Work to complete = The records below are to be reproduced word for word.

(Items from a dataset)
┏━━
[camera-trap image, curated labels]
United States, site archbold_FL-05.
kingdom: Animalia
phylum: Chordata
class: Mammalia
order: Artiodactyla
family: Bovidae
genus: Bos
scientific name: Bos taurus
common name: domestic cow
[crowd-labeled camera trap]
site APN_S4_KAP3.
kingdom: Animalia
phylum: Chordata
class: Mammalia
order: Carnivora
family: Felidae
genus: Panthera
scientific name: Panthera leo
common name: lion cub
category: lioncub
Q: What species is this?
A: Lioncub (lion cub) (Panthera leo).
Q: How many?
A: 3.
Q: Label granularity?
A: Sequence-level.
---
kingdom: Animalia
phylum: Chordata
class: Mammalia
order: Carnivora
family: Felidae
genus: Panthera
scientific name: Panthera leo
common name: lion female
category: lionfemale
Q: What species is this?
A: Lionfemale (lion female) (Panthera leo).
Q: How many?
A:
┗━━
Reply to the exercise =
[camera-trap image, curated labels]
United States, site archbold_FL-05.
kingdom: Animalia
phylum: Chordata
class: Mammalia
order: Artiodactyla
family: Bovidae
genus: Bos
scientific name: Bos taurus
common name: domestic cow
[crowd-labeled camera trap]
site APN_S4_KAP3.
kingdom: Animalia
phylum: Chordata
class: Mammalia
order: Carnivora
family: Felidae
genus: Panthera
scientific name: Panthera leo
common name: lion cub
category: lioncub
Q: What species is this?
A: Lioncub (lion cub) (Panthera leo).
Q: How many?
A: 3.
Q: Label granularity?
A: Sequence-level.
---
kingdom: Animalia
phylum: Chordata
class: Mammalia
order: Carnivora
family: Felidae
genus: Panthera
scientific name: Panthera leo
common name: lion female
category: lionfemale
Q: What species is this?
A: Lionfemale (lion female) (Panthera leo).
Q: How many?
A:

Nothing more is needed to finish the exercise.